Vazopressin gibi nöropeptitler, cinsel davranışla ilişkili beyin devreleri üzerinde de etkilere sahiptir.
Volelerde, araştırmalar cinsel davranışın kısmen vazopressin ile ilişkili olduğunu göstermiştir. Kır faresi derin bir aile bağlılığına sahiptir, girişken ve tek eşlidir. Çiftleşmenin ardından çift çok birleşir ve aynı yuvada yaşar. Her iki ebeveyn de uzun süre gençlerin bakımına aktif olarak katılır ve erkek eşini korur. Buna karşılık, dağ faresi asosyal ve kararsızdır, her birinin kendi yuvası vardır, dişi yavrularıyla sadece kısa bir süre ilgilenir ve erkekler gençlerin hayatlarına hiç karışmaz. Farmakolojik çalışmalar, kır faresinde vazopressinin erkek sadakatinin gelişmesinde ve onların gençlerle ilişkisinde rol oynadığını göstermektedir. Bu etkiler, muhtemelen bu içgüdülerle ilişkili beyin devrelerinin genetik programlamasındaki farklılıklar nedeniyle dağ farelerinde görülmez. İkincisi, kır farelerinden daha düşük bir vazopressin reseptörü yoğunluğuna sahiptir.

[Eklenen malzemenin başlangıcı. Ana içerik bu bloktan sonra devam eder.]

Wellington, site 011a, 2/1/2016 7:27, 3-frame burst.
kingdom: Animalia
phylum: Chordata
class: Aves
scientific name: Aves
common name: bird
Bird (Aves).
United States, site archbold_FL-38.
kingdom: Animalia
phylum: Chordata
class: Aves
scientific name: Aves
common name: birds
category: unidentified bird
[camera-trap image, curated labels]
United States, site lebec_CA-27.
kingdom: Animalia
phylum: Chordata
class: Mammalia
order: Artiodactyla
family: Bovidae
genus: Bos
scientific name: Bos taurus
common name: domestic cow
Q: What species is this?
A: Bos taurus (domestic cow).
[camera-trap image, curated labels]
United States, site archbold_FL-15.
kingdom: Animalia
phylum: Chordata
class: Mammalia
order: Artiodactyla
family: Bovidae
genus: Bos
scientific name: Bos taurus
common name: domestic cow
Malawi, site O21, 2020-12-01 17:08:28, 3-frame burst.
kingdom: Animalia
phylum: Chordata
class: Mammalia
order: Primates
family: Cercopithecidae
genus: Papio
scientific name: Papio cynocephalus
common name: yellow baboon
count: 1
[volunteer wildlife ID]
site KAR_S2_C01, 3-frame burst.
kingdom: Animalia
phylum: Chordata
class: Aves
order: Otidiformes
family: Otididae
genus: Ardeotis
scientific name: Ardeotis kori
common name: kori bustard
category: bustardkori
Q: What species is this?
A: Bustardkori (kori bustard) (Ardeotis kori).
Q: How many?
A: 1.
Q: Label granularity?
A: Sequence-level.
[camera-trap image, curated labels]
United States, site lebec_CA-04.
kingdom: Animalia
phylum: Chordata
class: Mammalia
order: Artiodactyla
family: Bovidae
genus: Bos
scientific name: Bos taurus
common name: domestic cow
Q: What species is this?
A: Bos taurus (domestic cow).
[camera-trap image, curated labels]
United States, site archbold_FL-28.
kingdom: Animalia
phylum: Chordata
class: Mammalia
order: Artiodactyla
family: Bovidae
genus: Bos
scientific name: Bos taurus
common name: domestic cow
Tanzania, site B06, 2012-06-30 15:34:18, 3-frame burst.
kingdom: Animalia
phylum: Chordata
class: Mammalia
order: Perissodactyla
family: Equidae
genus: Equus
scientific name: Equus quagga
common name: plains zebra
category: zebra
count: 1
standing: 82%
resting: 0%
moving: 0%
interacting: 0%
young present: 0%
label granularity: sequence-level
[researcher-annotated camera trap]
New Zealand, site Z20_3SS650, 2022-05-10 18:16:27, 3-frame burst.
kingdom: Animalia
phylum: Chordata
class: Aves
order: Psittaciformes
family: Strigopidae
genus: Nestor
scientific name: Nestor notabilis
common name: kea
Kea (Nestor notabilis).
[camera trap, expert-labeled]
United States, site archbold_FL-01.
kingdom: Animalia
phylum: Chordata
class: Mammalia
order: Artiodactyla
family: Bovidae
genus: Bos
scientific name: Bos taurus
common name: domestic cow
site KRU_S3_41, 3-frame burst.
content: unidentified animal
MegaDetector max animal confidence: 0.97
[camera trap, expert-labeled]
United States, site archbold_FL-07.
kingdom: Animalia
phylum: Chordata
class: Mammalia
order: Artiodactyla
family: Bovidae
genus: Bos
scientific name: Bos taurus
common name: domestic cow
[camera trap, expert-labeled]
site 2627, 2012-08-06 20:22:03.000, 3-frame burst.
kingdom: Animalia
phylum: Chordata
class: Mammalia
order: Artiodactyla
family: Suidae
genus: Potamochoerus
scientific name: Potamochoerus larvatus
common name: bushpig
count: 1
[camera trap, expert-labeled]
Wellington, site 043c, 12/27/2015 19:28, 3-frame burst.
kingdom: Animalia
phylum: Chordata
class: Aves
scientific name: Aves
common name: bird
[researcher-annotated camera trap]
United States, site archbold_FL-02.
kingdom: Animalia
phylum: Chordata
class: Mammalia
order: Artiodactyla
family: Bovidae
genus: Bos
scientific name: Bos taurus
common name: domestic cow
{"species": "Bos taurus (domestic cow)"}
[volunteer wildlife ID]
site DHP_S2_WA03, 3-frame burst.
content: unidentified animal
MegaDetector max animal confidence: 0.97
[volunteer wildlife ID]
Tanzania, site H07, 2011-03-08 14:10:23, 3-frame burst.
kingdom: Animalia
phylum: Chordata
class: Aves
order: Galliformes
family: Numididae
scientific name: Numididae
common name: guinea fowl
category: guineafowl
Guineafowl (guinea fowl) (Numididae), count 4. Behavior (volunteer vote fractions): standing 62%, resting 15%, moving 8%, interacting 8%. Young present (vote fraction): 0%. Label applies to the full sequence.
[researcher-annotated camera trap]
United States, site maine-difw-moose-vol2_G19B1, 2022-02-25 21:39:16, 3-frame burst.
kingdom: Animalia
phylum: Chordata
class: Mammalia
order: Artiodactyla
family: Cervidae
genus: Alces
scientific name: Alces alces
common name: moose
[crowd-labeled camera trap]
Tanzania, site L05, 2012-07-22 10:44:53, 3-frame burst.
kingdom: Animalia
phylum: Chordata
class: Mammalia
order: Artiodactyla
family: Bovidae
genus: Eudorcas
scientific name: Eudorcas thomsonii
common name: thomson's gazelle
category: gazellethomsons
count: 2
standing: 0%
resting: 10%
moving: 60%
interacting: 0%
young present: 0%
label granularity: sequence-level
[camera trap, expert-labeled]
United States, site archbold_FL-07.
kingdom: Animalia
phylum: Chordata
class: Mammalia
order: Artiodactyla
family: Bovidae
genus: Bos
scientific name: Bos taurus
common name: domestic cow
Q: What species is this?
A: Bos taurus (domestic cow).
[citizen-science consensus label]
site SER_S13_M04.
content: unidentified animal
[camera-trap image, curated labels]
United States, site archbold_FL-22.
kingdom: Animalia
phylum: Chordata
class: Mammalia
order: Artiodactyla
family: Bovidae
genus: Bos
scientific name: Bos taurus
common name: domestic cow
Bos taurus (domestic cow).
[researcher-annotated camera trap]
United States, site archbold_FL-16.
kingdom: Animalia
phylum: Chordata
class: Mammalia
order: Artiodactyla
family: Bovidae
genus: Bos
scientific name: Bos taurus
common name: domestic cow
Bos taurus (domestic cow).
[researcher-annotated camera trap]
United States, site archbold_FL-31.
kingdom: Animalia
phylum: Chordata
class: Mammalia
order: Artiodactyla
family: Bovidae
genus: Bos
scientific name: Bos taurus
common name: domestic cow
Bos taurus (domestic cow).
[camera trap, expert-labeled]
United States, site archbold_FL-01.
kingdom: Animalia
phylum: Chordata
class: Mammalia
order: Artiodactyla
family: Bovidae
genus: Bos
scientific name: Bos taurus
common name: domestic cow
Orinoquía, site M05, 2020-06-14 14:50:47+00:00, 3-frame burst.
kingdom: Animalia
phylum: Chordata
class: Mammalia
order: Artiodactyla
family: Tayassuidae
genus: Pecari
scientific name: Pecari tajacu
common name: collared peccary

Primatlarda, nöropeptitlerin etkileri daha belirsizdir. Vazopressin enjeksiyonu, erkek maymunları sosyal rütbelerine bakılmaksızın etkiler, sosyal davranışları azaltır ve motor aktiviteyi arttırır.
Vasopressin, insan erkeğinin ilişki davranışları (cinsel partnerler arasındaki bağlılık), saldırganlığı veya belirli bağlamlardaki stresi üzerinde bir etkiye sahip olacaktır, ancak insan olmayan hayvanların davranışlarına ilişkin sayısız veri ve daha yeni çalışmaların sonuçları. Özellikle görünüşte çelişkili veriler, çeşitli düzeylerdeki etkileşimler ve metodolojik engeller nedeniyle insanlar üzerinde hala kırılgandır.